- [EXERCISES TO COMPLETE]:
a) Using the trial report, explain in one to three sentences why Schoener said a parent had to be involved when dealing with an abused child in the 1970s.
b) Duplicate the passage of the trial report starting at "Gary Schoener, a" and ending at "of the abuse.".

- [PAGE EXTRACT]:
---
BishopAccountability.org
 
  Witnesses Say Bishop Negligent in Caring for Abuse Victim

By Jerry Hames
Episcopal Life
June 11, 2008

http://www.episcopal-life.org/81803_97745_ENG_HTM.htm

[Episcopal News Service] Key witnesses for the prosecution testified during the second day of the ecclesiastical trial of Pennsylvania Bishop Charles Bennison that he failed to act responsibly 35 years ago when he was told that his 24-year-old brother, John Bennison, whom he had hired for his parish's youth ministry, was abusing a teenage girl in the youth group.

Gary Schoener, a licensed psychologist and director of the Walk-In Counseling Center in Minneapolis, Minnesota, who was called as an expert witness, testified that there were four principal steps a person was to take in the 70s when there was suspicion of sexual abuse. "They were first to intervene and stop the abuse. Then provide aid to the victim. Then look to the safety of others. Then try to get some help, assessment, for the offender," he said.

"Back then, you wouldn't do anything with an [abused] kid without having a parent involved." He told the court that parents are key in providing help, or seeking psychological help. The court has heard that Bennison chose not to notify the parents, nor seek counsel from his bishop or other mental health professionals when he was told of the abuse.

Schoener, who said he has worked with Episcopal groups since the 1980s and has received referrals from the director of the church's Office of Pastoral Development since the '90s, said the norm in the 1970s, when the abuse of a teen occurred, was to initiate an investigation.
---
- [DATA EXCERPTS]:

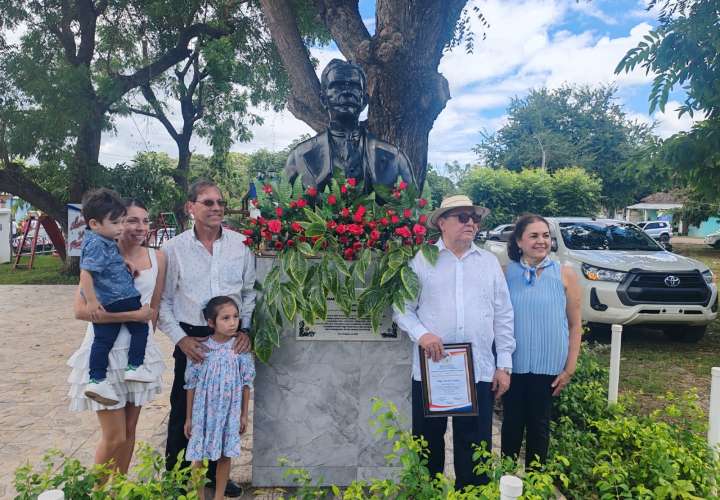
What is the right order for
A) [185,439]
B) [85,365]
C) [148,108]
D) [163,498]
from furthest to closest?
[148,108] < [185,439] < [85,365] < [163,498]

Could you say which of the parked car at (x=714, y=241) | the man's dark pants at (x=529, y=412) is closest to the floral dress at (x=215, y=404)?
the man's dark pants at (x=529, y=412)

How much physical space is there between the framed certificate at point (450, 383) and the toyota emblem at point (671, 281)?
17.8ft

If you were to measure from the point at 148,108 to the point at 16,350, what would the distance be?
13.2 meters

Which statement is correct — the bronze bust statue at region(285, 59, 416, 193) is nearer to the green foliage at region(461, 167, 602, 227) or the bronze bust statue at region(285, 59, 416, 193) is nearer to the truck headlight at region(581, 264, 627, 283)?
the truck headlight at region(581, 264, 627, 283)

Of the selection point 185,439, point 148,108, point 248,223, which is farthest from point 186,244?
point 148,108

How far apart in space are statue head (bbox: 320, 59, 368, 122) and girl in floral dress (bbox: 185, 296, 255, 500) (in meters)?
1.44

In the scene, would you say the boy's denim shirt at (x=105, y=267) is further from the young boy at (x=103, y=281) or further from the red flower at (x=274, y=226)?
the red flower at (x=274, y=226)

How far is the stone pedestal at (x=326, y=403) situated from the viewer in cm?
307

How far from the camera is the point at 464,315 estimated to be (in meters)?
2.59

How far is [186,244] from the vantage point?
278 centimetres

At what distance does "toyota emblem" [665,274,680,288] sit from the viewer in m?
6.74

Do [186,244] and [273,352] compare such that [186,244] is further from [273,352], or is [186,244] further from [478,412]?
[478,412]

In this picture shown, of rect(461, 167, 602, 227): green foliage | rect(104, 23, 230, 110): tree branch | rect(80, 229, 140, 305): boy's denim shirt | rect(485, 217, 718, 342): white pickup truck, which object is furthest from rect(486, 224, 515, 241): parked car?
rect(461, 167, 602, 227): green foliage

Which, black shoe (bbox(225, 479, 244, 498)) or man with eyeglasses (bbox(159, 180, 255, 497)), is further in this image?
black shoe (bbox(225, 479, 244, 498))
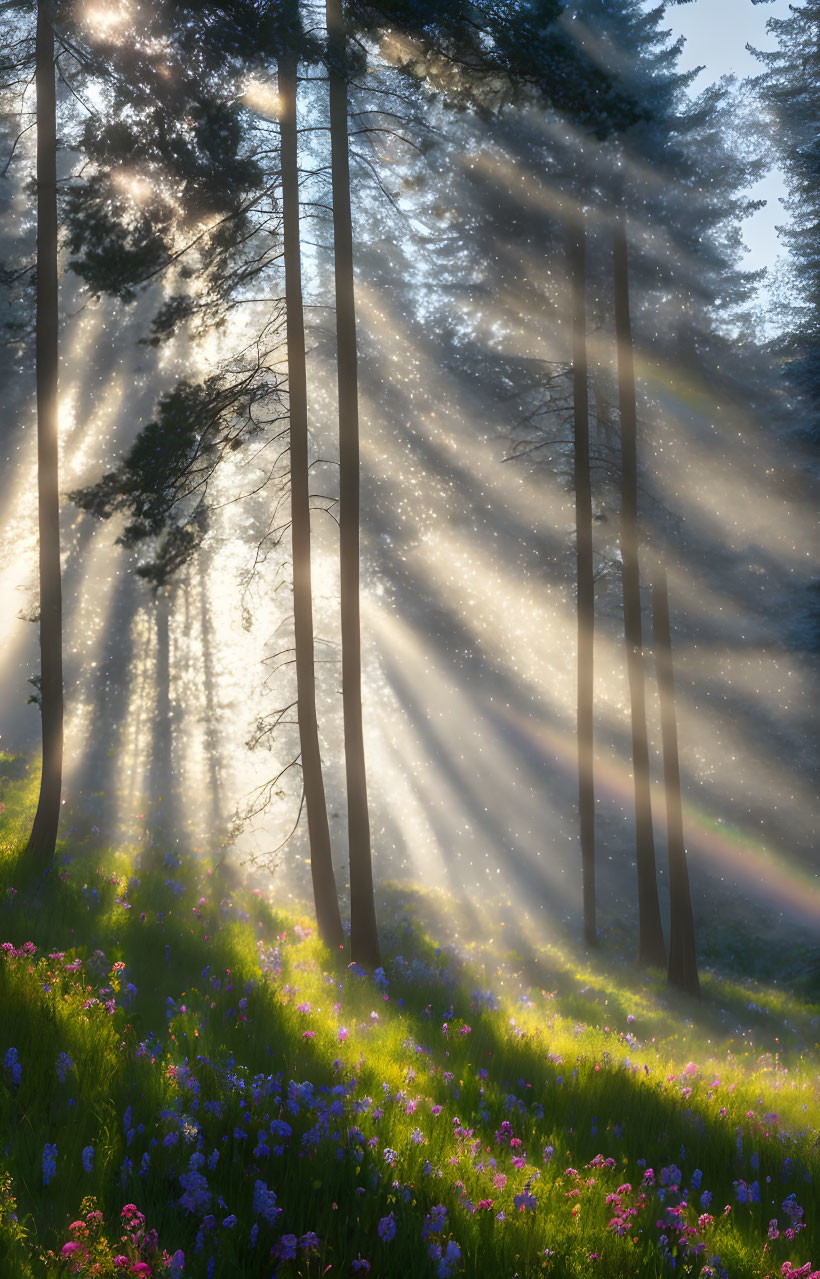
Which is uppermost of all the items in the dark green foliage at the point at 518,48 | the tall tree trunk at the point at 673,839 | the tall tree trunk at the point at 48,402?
---
- [LIST OF SOLUTIONS]:
a) Schoener said that in the 1970s nothing was done with an abused child without a parent involved, because parents are key in providing help or in seeking psychological help.

b)
Gary Schoener, a licensed psychologist and director of the Walk-In Counseling Center in Minneapolis, Minnesota, who was called as an expert witness, testified that there were four principal steps a person was to take in the 70s when there was suspicion of sexual abuse. "They were first to intervene and stop the abuse. Then provide aid to the victim. Then look to the safety of others. Then try to get some help, assessment, for the offender," he said.

"Back then, you wouldn't do anything with an [abused] kid without having a parent involved." He told the court that parents are key in providing help, or seeking psychological help. The court has heard that Bennison chose not to notify the parents, nor seek counsel from his bishop or other mental health professionals when he was told of the abuse.